§ **Instructions**:
1/ In the Connor McDavid profile, for how many years did Crosby live with Lemieux after the Penguins drafted him?
2/ Reproduce verbatim the stretch of the Connor McDavid profile from "This story appears" through "toward hockey immortality?".

§ **Source extract**:
This story appears in the March 6, 2017, issue of SPORTS ILLUSTRATED. To subscribe, click here.
Sixteen stories above downtown Los Angeles, Connor McDavid settles into an egg-shaped easy chair in a suite at the JW Marriott. It’s the last Friday in January, and the Oilers’ center is in town for his first NHL All-Star Game. Was this not what the prophets foretold? That he’d be an MVP candidate at 20 years old? The league leader in points and assists? Youngest captain in league history? A human bullet train, chugging toward hockey immortality?
“This is what I’ve been wanting to do since I was very, very young,” he says. “I expected. . . .” His voice trails off. Fame has made him wary of implying even the slightest shred of arrogance. “No, I can’t say I expected this, but you’re working toward it and hoping for it. It’s definitely something I’ve dreamt of.”
A little understatement from McDavid is fine. More-qualified witnesses can be called to testify on his behalf—real recognize real, as the kids might say. Take Mike Bossy, the leading goal scorer of the Islanders’ dynasty in the 1980s. In town to be honored among the NHL’s 100 greatest players later that night, Bossy found McDavid in the hotel hallway and extended a pink notebook; his granddaughter wanted an autograph. Or take none other than Bobby Orr, who runs the agency that represents McDavid: “He’s one of those that comes along every once in a while.”
Tracing the lineage of Canadian junior hockey phenoms in the NHL’s expansion era can seem like a biblical exercise. In the beginning, there was Bobby. Bobby begat Guy Lafleur, who begat Wayne Gretzky, who begat Mario Lemieux, who begat Eric Lindros, who begat Sidney Crosby, who begat . . . well, one website specializing in McDavid gear calls itself the Church of McJesus.
The succession of power players has always been a graceful one. As a teen, Gretzky relished chatting up Gordie Howe. As Lindros bulldozered Canadian juniors in the 1990s, his parents were soliciting advice from Orr’s about rearing a prodigy. After the Penguins drafted Crosby, he lived with Lemieux for eight years. “I’m sure it’s the same thing when you go from Magic and Bird to Jordan,” says Jeff Jackson, McDavid’s primary agent and a former NHLer. “There’s a camaraderie with the players that transcends different eras.”

§ **Data section**:
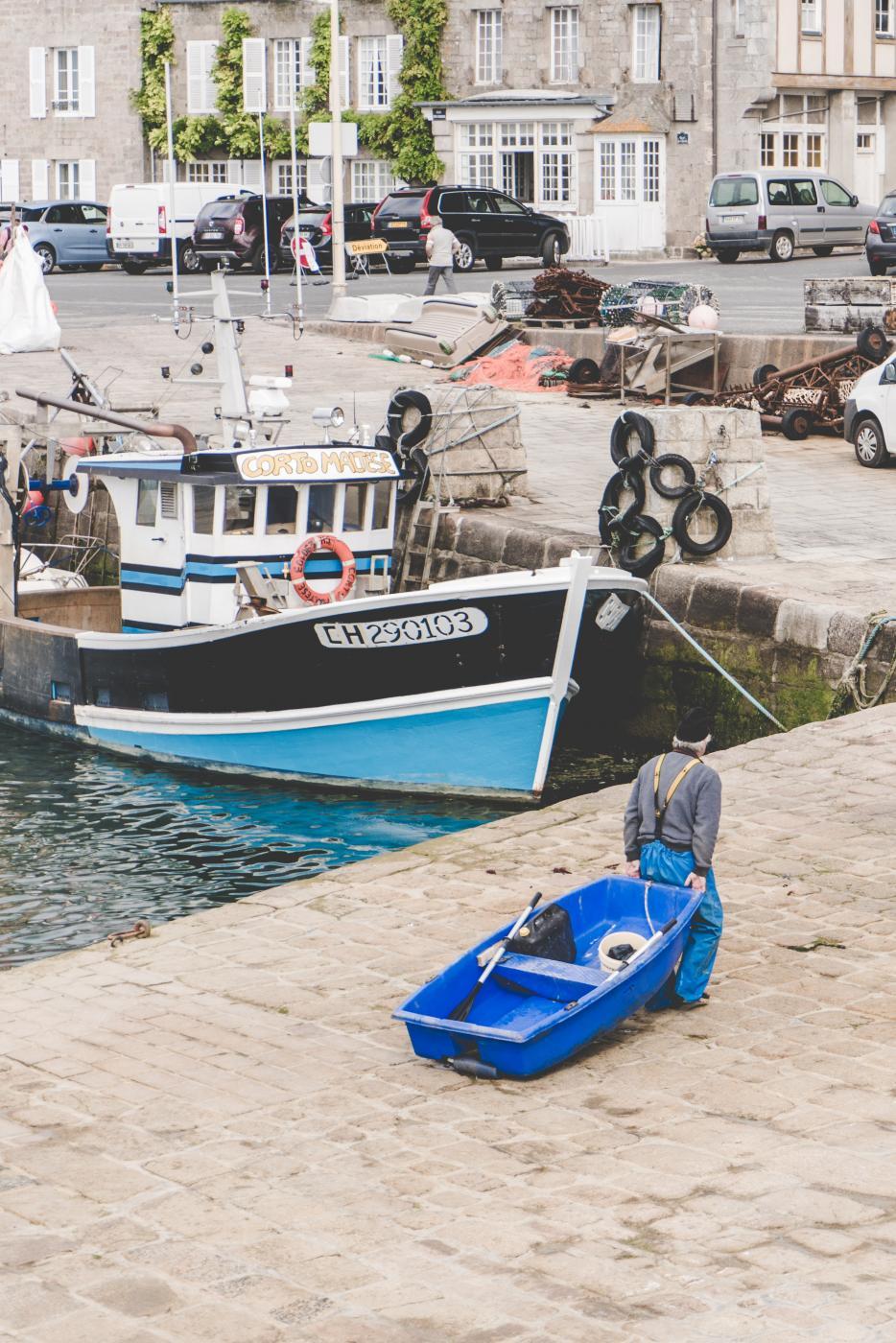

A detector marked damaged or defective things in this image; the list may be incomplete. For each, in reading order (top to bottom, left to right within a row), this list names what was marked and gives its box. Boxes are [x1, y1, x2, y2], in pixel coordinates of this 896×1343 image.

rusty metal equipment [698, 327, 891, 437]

§ **Answers for the tasks**:
1/ Eight years.

2/
This story appears in the March 6, 2017, issue of SPORTS ILLUSTRATED. To subscribe, click here.
Sixteen stories above downtown Los Angeles, Connor McDavid settles into an egg-shaped easy chair in a suite at the JW Marriott. It’s the last Friday in January, and the Oilers’ center is in town for his first NHL All-Star Game. Was this not what the prophets foretold? That he’d be an MVP candidate at 20 years old? The league leader in points and assists? Youngest captain in league history? A human bullet train, chugging toward hockey immortality?